- There are no hard problems. There is just lack of information about how the system works
- Remember that the bug is happening for a logical reason
- Be unreasonably confident in your ability to fix the bug
- Every error is an opportunity to learn
- Be aware of the imposter syndrome
- Get enough sleep and take breaks
- Try to tackle hard problems in the morning with a fresh mind and without disruption (before you check mails, chat, ticket system, monitoring, …)
Finding the root cause of the problem
- What’s the error message? Are there any log files?
- Read the error description. Every word of it. Twice.
- Is there a typo somewhere (command line/configuration/code)?
- Try to get the issue reproducible
- Can you reproduce it from the command line?
- It’s easier for other people to reproduce the issue
- It’s easier to test the fix
- Isolate the problem
- Remove some parts of the system and try to reproduce the bug
- Vary one thing at a time while keeping all other things constant
Issue still not fixed? Checklist
After some time of debugging
If you copy/paste from Stackoverflow (we all do, at least sometimes)

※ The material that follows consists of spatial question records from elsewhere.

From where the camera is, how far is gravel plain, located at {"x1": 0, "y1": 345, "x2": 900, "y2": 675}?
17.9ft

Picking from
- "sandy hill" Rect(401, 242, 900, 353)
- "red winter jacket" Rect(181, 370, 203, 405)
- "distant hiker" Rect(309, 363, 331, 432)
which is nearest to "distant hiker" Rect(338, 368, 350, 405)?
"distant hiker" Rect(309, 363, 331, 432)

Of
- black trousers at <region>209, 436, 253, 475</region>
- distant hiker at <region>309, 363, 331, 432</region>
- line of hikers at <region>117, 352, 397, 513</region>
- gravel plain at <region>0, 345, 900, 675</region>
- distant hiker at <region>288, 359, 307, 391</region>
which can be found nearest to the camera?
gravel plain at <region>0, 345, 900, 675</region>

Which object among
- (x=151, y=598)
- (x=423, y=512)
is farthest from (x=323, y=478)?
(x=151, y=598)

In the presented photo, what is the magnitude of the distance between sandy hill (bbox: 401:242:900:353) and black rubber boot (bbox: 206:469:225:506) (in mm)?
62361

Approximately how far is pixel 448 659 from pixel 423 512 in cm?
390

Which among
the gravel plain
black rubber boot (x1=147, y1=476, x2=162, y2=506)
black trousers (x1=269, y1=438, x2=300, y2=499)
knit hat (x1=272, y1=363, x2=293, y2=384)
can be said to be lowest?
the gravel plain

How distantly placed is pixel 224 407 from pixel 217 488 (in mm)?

- Don’t copy/paste from Stackoverflow without understanding the actual problem
- Don’t copy/paste from Stackoverflow without understanding the proposed solution
- If you don’t have time for it right now => make a note about it (even after solving it)
- If you don’t know what the command/tool is doing => read the man page (https://explainshell.com)
- Don’t copy/paste commands/code. Type it on your own!
After solving the issue
- Well done! I’m glad you didn’t give up! It’s time to celebrate your success!
- What have you learned during the journey?
- What were the wrong assumptions?
- Can prevent the problem from happening again in the future (write tests/docs, monitoring)?
- How can you solve a similar problem in future even faster?